Myths in the Study of Dissociative Disorders

I am continuing to recover from a hand injury and so this is another cut-and-paste from my files.

Top 10 myths in the Study of Dissociative Disorders.

10) That is there is a significant discontinuity in the distribution of dissociative symptoms such that pathological dissociation as found in DID stands in sharp contrast (as a Taxon) to the experiences of normal individuals.

9) That there is a consensus in the field acknowledging a continuum of dissociation ranging from normal dissociative symptoms at one pole to pathological dissociation at the other pole, as represented by DID.

8) That healing of dissociative disorders necessarily involves extended periods of painful abreactions.

7) That ego states are artifacts of hypnosis.

6) That the vast majority of DID cases require a phased approach to treatment whereby processing of trauma must be delayed until after an extensive period of therapy devoted to “stabilization.”

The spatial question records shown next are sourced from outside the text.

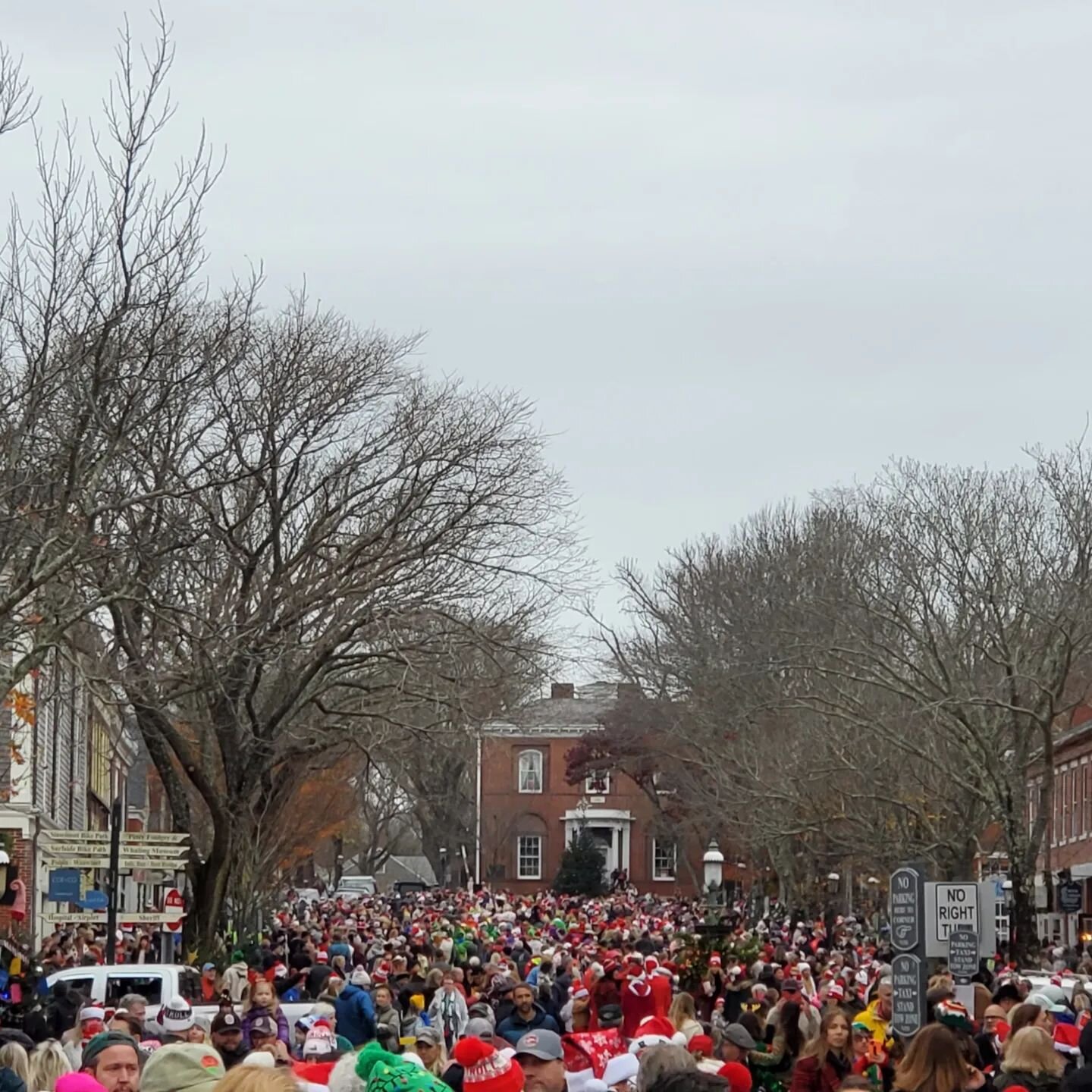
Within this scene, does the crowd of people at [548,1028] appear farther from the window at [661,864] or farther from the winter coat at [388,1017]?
the window at [661,864]

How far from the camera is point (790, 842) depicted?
66.0m

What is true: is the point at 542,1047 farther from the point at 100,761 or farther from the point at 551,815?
the point at 551,815

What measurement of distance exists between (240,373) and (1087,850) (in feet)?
127

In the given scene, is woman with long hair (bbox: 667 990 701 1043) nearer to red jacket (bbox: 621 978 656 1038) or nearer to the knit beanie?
red jacket (bbox: 621 978 656 1038)

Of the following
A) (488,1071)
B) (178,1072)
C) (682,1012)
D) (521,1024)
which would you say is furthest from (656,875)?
(178,1072)

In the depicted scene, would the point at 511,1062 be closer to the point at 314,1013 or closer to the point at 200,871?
the point at 314,1013

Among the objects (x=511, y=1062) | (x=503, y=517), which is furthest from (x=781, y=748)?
(x=511, y=1062)

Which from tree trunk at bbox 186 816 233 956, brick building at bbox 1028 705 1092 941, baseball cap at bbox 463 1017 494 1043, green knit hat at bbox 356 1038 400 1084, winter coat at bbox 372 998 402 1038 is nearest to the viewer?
green knit hat at bbox 356 1038 400 1084

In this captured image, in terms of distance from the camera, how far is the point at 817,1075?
41.9 ft

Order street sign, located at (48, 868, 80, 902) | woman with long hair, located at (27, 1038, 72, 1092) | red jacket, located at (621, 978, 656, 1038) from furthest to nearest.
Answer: street sign, located at (48, 868, 80, 902) < red jacket, located at (621, 978, 656, 1038) < woman with long hair, located at (27, 1038, 72, 1092)

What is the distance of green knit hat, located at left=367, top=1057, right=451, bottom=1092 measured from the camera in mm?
5785

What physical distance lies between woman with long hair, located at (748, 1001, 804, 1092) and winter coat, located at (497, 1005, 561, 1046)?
2.60 metres

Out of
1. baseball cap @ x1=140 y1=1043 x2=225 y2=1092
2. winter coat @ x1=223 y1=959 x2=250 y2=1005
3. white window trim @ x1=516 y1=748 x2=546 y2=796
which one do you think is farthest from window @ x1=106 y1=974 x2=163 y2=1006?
white window trim @ x1=516 y1=748 x2=546 y2=796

5) That the differentiation of and interaction with ego states (including naming) poses a danger of reification of such states such that healing is compromised.

4) That neither host nor any of the internal self states of a DID diagnosed person has a greater claim to self priority than any other.

3) That the ego states of normal individuals lack a sense of self, an enduring self representation, a sense of ownership of some but not all of a person’s experiences, and their own set of autobiographical memories.

2) That the presence of a multiplicity of selves necessarily signals pathology.

1) That the best solution to DID is a state of fusion of selves into a single, unitary self.